Hoy en día más rápido y fácil que los dioses griegos, hindúes o africanos de la antigüedad, los científicos actualmente mediante fertilizantes artificiales e insecticidas industriales y plantas modificadas genéticamente, superan la producción con mayores expectativas que los dioses de la antigüedad, y en un futuro no muy lejano se crearan supe humanos que aventajen a los antiguos dioses en sus facultades corporales y mentales; el Homo Sapiens no será exterminado por una sublevación de los robots inteligentes; en busca de salud, felicidad y poder, los humanos cambiaran gradualmente, primero una de sus características y luego otra y otra, hasta que sea Homo Deus.

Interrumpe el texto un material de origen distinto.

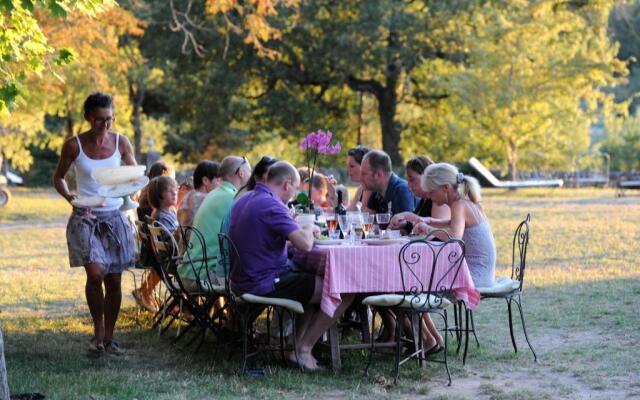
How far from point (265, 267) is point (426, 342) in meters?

Solo cuando la última espada se haya transformado en pieza de la reja de un arado podemos dedicar nuestro pensamiento a un nuevo y gran proyecto a favor de la humanidad, por desgracia la historia no funciona así; quienes viven en palacios siempre sueñan en proyectos diferentes a quienes viven en chozas, y muy improbable que esto cambie en el siglo XXI; así como los que viven en los suburbios, no apuestan a la inmortalidad la dicha y la divinidad; buscar no es lo mismo que conseguir; la historia suele estar moldeada por esperanzas exageradas; nuestra futura economía, sociedad y política serán moldeadas por el intento de superar la muerte, finalmente y lo más importante, esta predicción no es una profecía y forma de analizar nuestras opciones actuales, no tiene ningún sentido hacer mediciones, se estas no van a cambiar nada.

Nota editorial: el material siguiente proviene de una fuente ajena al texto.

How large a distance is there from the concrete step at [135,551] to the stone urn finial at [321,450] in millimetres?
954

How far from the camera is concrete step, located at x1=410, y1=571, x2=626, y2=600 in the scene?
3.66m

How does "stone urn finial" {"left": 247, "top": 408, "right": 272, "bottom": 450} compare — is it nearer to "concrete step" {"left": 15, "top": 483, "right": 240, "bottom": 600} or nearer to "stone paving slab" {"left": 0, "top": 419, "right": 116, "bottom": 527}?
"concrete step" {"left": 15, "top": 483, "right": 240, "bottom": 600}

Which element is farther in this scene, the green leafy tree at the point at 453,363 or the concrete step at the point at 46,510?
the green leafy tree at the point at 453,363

La paradoja del conocimiento histórico es: el conocimiento que no cambia el comportamiento es inútil, pero el conocimiento que cambia el comportamiento pierde rápidamente su relevancia; la historia no sigue ninguna regla estable, y si no podemos predecir su rumbo futuro, parece que el objetivo principal de la ciencia, es predecir el futuro; la historia estudia el pasado, no con la finalidad de repetirlo, sino con la de liberarnos del mismo, la fría mano del pasado surge en la tumba de nuestros antepasados, nos agarra por el cuello y dirige nuestra mirada hacia un único futuro, es una parte natural e inevitable de lo que somos, a la gente le desconciertan los sueños de inmortalidad y divinidad, no porque sueñe tan extraño e improbable, sino porque es insólito ser tan categórico; el planeta nunca constituyo un ecosistema único, sino que era un conjunto de muchos ecosistemas conectados de manera laxa; la aparición de la agricultura produjo nuevas oleadas de extinciones masivas, pero lo que es más importante, también dio lugar a una forma de vida nueva en la tierra; la teoría de la evolución sostiene que todos los instintos, impulsos y emociones han evolucionado rápidamente el interés único de la supervivencia.
El algoritmo es un conjunto metódico de pasos que pueden emplearse para hacer cálculos, resolver problemas y alcanzar decisiones; el logaritmo no es un cálculo concreto sino el método que se sigue cuando se hace el cálculo.